> Short task:
Copy the lines from the one containing "Among (60,351), (358,399), which" through the end of the records, inclusive, exactly as they appear.

> Input material:
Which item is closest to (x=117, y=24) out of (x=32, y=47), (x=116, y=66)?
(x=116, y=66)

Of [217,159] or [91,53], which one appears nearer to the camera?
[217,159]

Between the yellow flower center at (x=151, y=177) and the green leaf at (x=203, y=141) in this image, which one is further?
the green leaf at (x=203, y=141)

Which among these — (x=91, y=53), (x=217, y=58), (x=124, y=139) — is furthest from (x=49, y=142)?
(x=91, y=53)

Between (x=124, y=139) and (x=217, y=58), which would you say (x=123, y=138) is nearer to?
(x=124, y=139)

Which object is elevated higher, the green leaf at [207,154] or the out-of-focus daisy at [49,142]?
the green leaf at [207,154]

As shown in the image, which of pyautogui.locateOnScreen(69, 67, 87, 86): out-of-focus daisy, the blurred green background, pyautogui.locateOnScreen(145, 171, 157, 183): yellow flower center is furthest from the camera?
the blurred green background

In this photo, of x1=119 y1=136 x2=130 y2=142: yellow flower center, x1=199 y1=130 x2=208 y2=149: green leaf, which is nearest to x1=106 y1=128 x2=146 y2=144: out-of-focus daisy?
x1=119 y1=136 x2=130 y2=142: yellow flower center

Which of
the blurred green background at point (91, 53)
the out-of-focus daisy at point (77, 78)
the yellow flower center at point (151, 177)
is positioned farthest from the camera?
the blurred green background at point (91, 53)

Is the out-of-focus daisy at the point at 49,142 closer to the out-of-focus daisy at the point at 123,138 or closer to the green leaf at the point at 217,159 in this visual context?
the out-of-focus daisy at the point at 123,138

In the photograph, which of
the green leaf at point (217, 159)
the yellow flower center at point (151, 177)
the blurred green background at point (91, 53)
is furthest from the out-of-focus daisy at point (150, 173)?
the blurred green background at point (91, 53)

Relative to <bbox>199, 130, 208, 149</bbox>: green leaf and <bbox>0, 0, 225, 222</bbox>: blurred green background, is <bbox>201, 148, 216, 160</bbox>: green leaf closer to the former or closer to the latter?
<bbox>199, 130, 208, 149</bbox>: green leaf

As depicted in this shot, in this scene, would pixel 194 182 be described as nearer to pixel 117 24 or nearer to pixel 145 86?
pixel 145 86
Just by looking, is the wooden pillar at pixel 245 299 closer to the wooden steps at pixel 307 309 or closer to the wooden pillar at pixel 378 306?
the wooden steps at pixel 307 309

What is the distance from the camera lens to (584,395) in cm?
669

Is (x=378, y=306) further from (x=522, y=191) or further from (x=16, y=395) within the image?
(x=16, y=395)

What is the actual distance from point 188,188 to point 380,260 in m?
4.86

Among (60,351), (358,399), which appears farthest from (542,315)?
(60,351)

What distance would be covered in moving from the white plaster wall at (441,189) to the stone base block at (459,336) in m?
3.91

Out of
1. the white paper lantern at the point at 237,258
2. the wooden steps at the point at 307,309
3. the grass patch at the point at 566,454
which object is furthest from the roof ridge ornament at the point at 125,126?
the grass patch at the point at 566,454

> Complete output:
Among (60,351), (358,399), which appears farthest from (542,315)?
(60,351)

What distance would be covered in moving from the white plaster wall at (441,189) to the stone base block at (459,336) in m?
3.91

Out of
1. the white paper lantern at the point at 237,258
2. the wooden steps at the point at 307,309
3. the grass patch at the point at 566,454
which object is furthest from the roof ridge ornament at the point at 125,126?
the grass patch at the point at 566,454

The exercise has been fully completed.